### AIM OF THE TASK
Give the data again exactly, from its opening line through the line in which "Interacting vote fraction: 10%." appears.

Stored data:
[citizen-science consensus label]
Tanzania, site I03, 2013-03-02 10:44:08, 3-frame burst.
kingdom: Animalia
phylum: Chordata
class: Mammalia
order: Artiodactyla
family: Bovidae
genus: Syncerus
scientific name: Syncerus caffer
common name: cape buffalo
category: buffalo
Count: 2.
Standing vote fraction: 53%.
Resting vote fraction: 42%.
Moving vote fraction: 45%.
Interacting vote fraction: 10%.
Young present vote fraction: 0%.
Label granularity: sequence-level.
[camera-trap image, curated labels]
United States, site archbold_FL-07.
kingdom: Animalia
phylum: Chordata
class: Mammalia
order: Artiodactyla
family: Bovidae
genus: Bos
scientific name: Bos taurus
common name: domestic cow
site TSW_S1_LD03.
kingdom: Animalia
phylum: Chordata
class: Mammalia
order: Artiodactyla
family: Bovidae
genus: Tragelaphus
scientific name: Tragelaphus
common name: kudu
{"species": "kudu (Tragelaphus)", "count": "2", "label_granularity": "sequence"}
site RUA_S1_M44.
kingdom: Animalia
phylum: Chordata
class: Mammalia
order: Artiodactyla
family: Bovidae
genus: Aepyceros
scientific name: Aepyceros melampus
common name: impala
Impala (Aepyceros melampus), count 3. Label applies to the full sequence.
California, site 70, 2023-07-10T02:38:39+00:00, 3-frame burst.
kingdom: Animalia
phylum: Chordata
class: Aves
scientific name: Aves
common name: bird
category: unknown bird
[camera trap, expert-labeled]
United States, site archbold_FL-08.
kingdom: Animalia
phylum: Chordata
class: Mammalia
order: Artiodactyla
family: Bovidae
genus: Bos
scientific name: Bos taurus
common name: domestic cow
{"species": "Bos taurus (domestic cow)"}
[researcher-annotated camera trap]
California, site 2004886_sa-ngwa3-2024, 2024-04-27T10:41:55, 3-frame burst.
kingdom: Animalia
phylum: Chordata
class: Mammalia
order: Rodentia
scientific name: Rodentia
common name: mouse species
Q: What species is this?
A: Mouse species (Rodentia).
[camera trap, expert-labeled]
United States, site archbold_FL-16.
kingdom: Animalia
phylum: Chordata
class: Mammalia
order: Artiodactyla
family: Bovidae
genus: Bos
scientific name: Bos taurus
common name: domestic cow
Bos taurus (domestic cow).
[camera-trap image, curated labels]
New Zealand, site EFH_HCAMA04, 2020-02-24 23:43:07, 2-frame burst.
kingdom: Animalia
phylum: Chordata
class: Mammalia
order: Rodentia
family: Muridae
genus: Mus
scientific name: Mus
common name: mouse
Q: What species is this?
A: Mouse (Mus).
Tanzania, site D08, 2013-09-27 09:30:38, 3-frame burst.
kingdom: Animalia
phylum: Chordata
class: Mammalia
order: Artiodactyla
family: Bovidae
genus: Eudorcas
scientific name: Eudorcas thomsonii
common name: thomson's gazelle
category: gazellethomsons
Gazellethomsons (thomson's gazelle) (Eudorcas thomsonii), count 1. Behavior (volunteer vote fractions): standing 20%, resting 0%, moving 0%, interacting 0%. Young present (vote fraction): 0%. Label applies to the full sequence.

### WRITTEN RESPONSE
[citizen-science consensus label]
Tanzania, site I03, 2013-03-02 10:44:08, 3-frame burst.
kingdom: Animalia
phylum: Chordata
class: Mammalia
order: Artiodactyla
family: Bovidae
genus: Syncerus
scientific name: Syncerus caffer
common name: cape buffalo
category: buffalo
Count: 2.
Standing vote fraction: 53%.
Resting vote fraction: 42%.
Moving vote fraction: 45%.
Interacting vote fraction: 10%.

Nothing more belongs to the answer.